Sufi Music and Poetry Bring Turkish Arts to Albion

Performer Latif Bolat Appears as 2005 Daoud Lecture Presenter
March 31, 2005

 

Story by Erica Flock, '07; Photos by Dave Trumpie

On the final day of their five month world tour, Turkish music scholar Latif Bolat and Jennifer Ferraro brought Sufi Mystic poetry and song to Albion College. They were sponsored by The Sixth Annual Daoud Family Lecture Series.

President Peter Mitchell presented lecture series founder Tarik Daoud with one of the most esteemed Albion awards, the Briton Medallion, and thanked him for his generous support of the series. Each year, Albion hosts a lecture designed to encourage awareness of Middle Eastern and Islamic issues.
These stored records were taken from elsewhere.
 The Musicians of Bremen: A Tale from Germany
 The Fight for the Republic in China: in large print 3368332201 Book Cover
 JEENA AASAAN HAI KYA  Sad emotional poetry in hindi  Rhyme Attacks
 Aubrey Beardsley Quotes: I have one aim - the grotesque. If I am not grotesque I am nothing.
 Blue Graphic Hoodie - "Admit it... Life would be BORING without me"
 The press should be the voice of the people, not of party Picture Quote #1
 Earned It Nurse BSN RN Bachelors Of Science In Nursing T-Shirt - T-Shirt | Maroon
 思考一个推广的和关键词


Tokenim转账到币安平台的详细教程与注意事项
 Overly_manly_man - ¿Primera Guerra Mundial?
President Peter Mitchell (right) presents Daoud Lectureship Founder Tarik Daoud with the College's Briton Medallion.
 

 

Bolat, playing the Turkish lute, opened the performance with a medley designed to invoke humility in everyone present and Ferraro read a poem by the famous Sufi Poet Mowlana Jalaluddin Rumi. They also included a slide show presentation of images from Turkey during one of the songs.
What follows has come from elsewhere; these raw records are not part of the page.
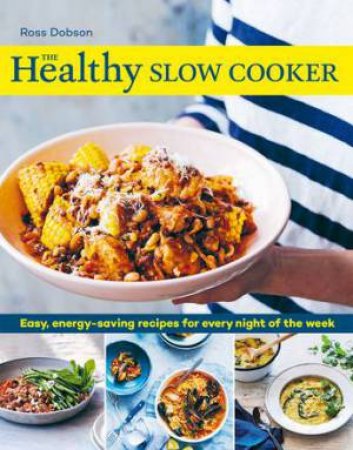 The Healthy Slow Cooker by Ross Dobson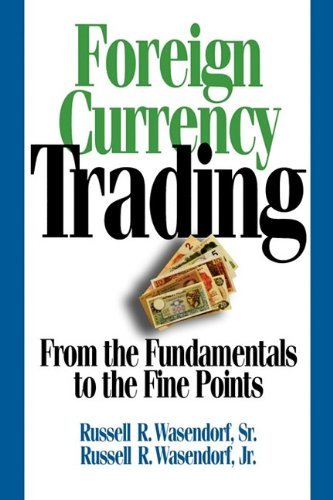 Cover for Russell R. Jr. Wasendorf · Foreign Currency Trading: from the Fundamentals to the Fine Points (Pocketbok) (1997)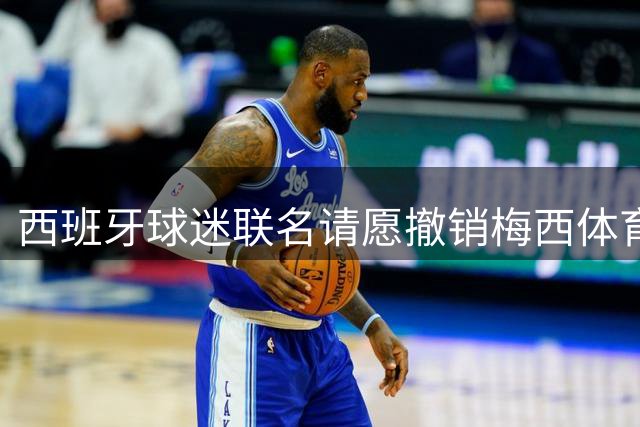西班牙球迷联名请愿撤销梅西体育大奖 世界杯决赛争议持续发酵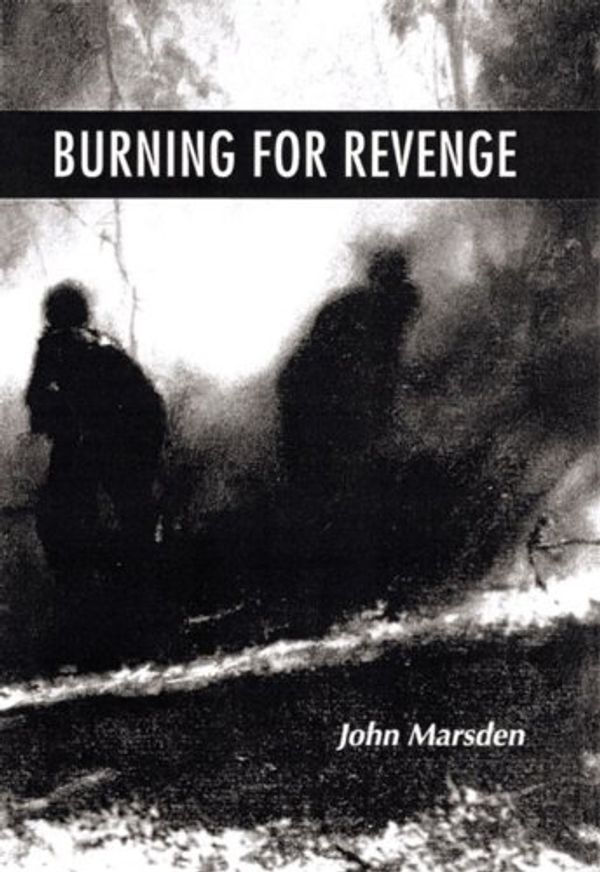 Cover Art for 0046442960540, Burning for Revenge (The Tomorrow Series #5) by John Marsden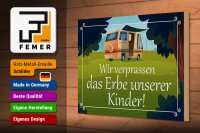 Holzschild Spruch 30x20cm verpassen Erbe unserer Kinder
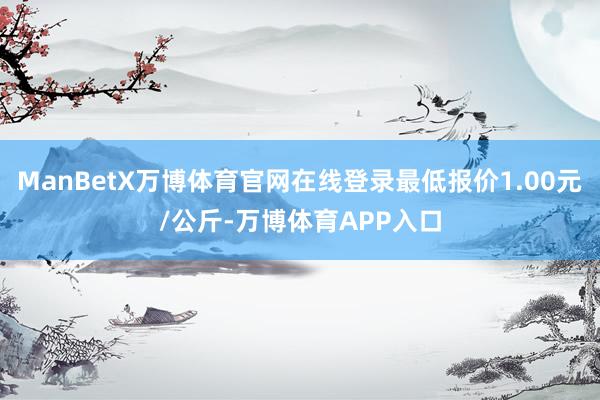 ManBetX万博体育官网在线登录最低报价1.00元/公斤-万博体育APP入口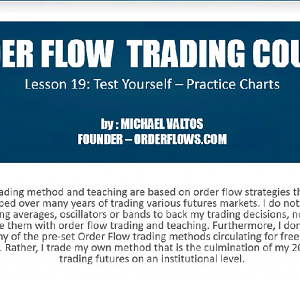 [SUPER HOT SHARE] Michael Valtos – Order Flow Trading Course Download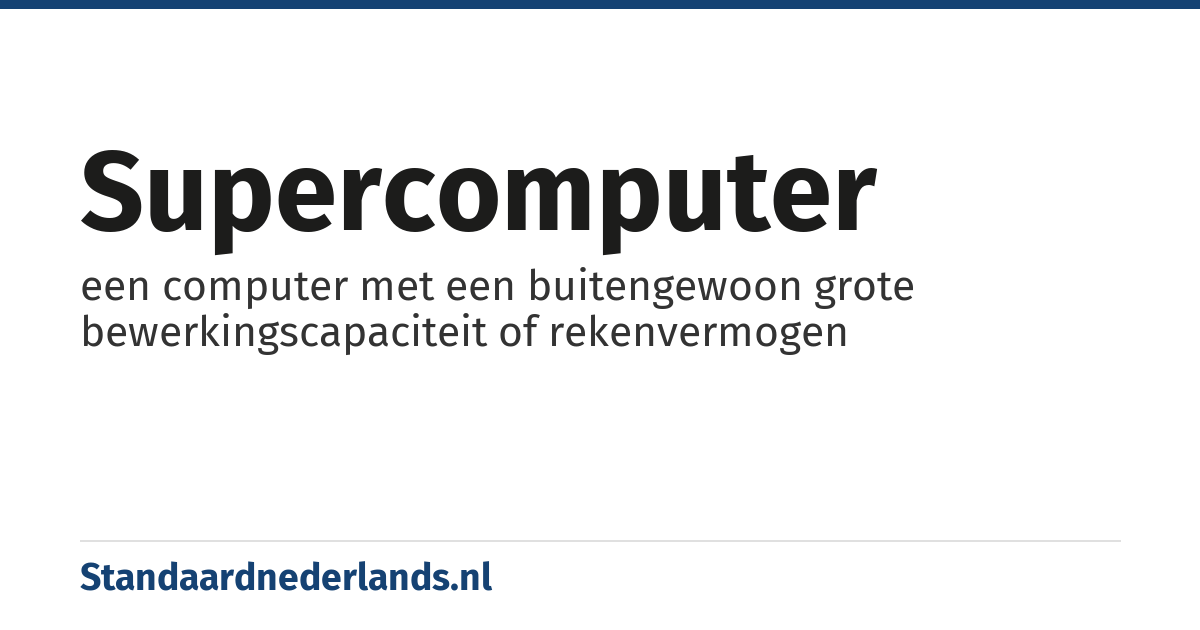 supercomputer: een computer met een buitengewoon grote bewerkingscapaciteit of rekenvermogen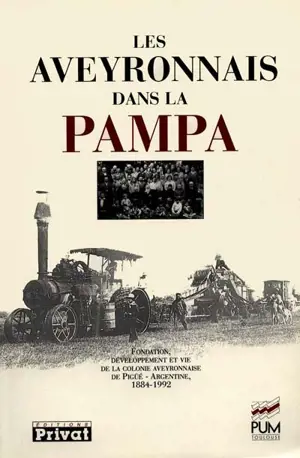 Les Aveyronnais dans la Pampa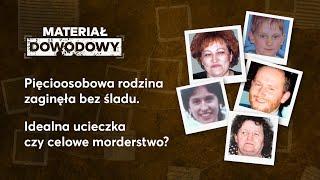 Pięcioosobowa rodzina zaginęła bez śladu. Idealna ucieczka czy celowe morderstwo? #MATERIALDOWODOWY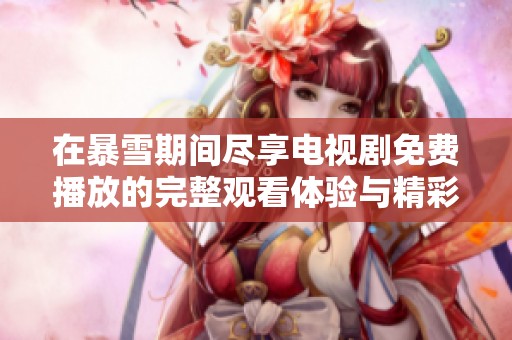 在暴雪期间尽享电视剧免费播放的完整观看体验与精彩剧情解析
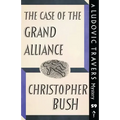 The Case of the Grand Alliance: A Ludovic Travers Mystery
Bolat explained the context of the each song they performed, stressing that in a traditional audience, everyone in the room would be dancing well into the morning hours. He also described the effect of different scales on the mood of the piece and the use of songs combined within a medley. Mysticism, he said, “looks beyond the words of the book, in this case the Koran, to find the deeper meanings of those words.” Those who practiced Mysticism were often condemned or killed by members of the orthodoxy throughout history.
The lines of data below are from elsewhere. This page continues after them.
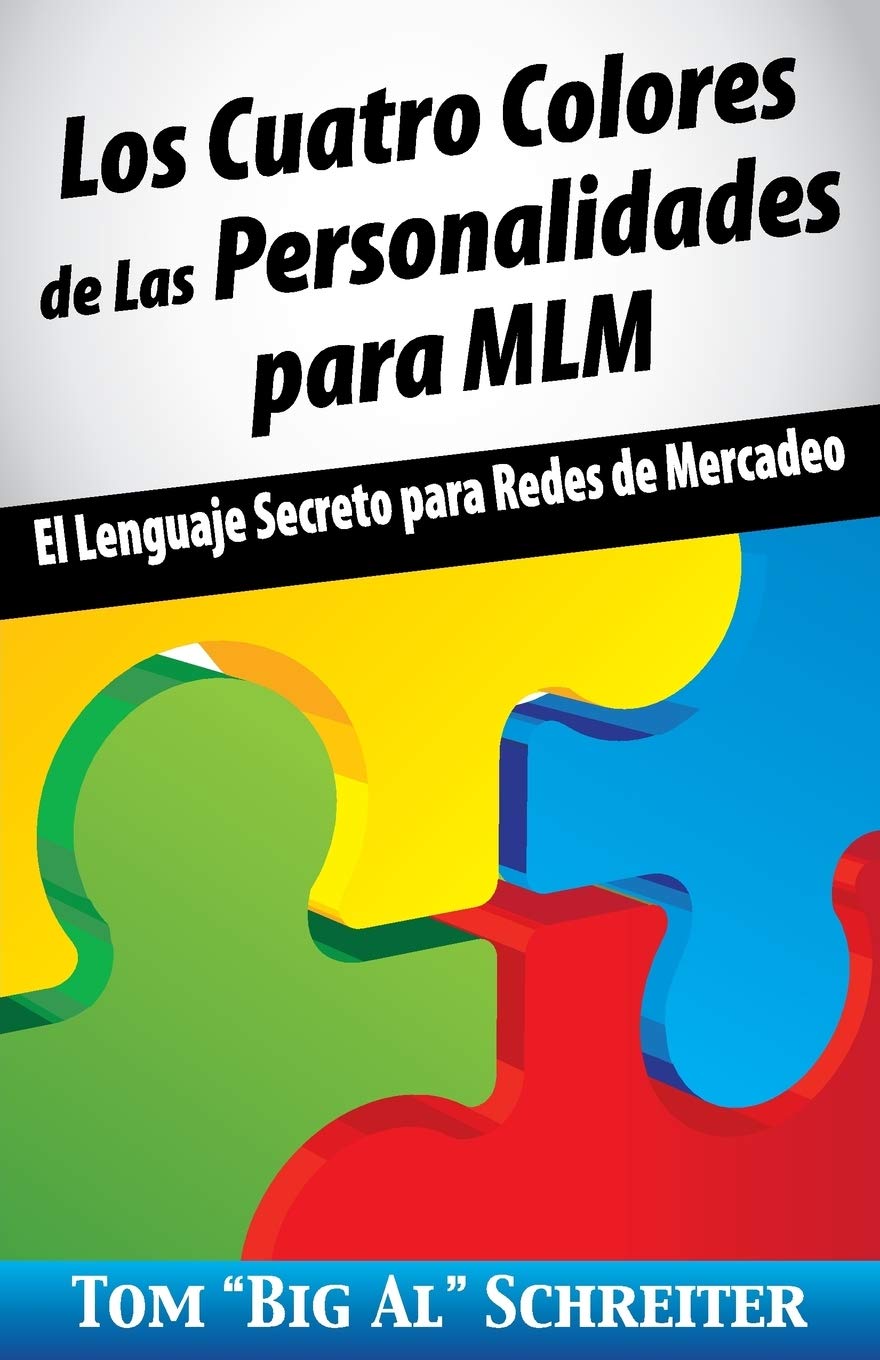 Los Cuatro Colores de Las Personalidades para MLM: El Lenguaje Secreto para Redes de Mercadeo (Spanish Edition),Used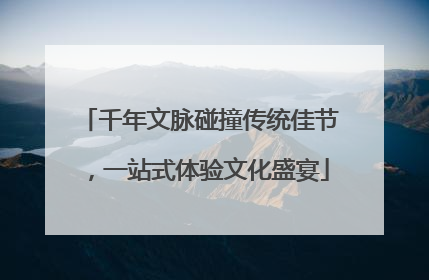 千年文脉碰撞传统佳节，一站式体验文化盛宴
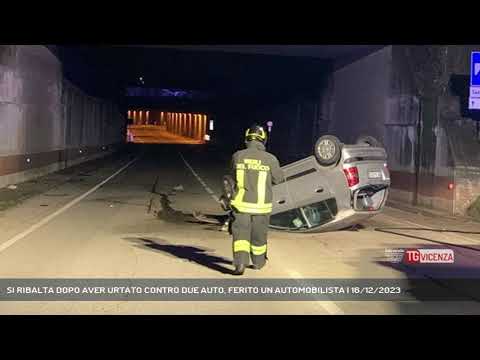 SI RIBALTA DOPO AVER URTATO CONTRO DUE AUTO, FERITO UN AUTOMOBILISTA | 16/12/2023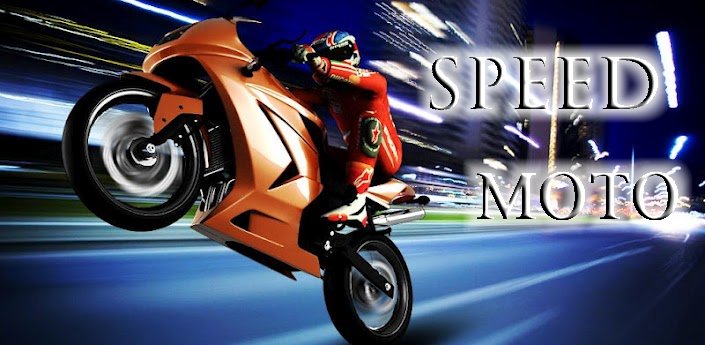 Speed Moto Android Game | Android Club4U - Latest Android Trends
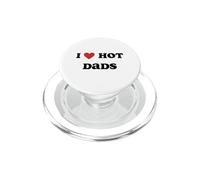 I Love Hot Dads Funny Red Heart Hot Dad Lover Family Padre PopSockets PopGrip para MagSafe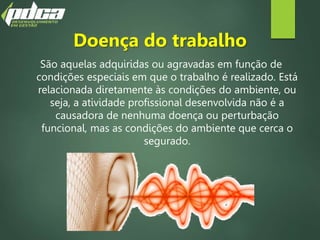 Doença do trabalho
São aquelas adquiridas ou agravadas em função de
condições especiais em que o trabalho é realizado. Está
relacionada diretamente às condições do ambiente, ou
seja, a atividade profissional desenvolvida não é a
causadora de nenhuma doença ou perturbação
funcional, mas as condições do ambiente que cerca o
segurado.
 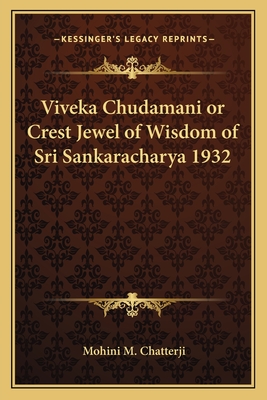 Viveka Chudamani or Crest Jewel of Wisdom of Sri Sankaracharya 1932 - Chatterji, Mohini M (Translated by)
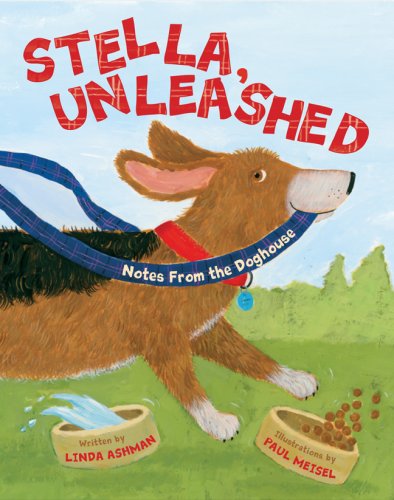 Stella, Unleashed: Notes from the Doghouse,Used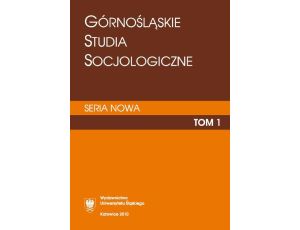 „Górnośląskie Studia Socjologiczne. Seria Nowa”. T. 1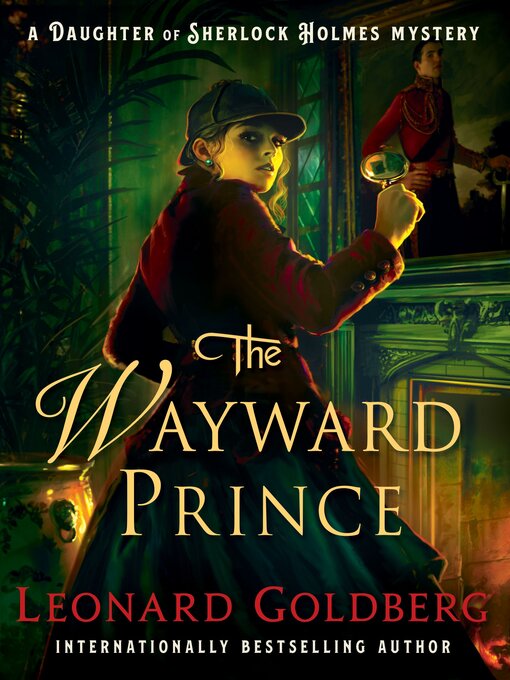 Title details for The Wayward Prince--A Daughter of Sherlock Holmes Mystery by Leonard Goldberg - Available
Dr. Douglas Rose, Albion Choir Director, was intrigued by the connections he saw between the music in Bolat’s performance and the traditional chanting of monks in the Anglican Church. Each style contains repetitious elements that evoke a sense of serenity. In this case, the frame drum provided an ethereal feel. “I was thinking very much like a Western musician,” he said, “but you can’t always notate it or describe it. It just is.”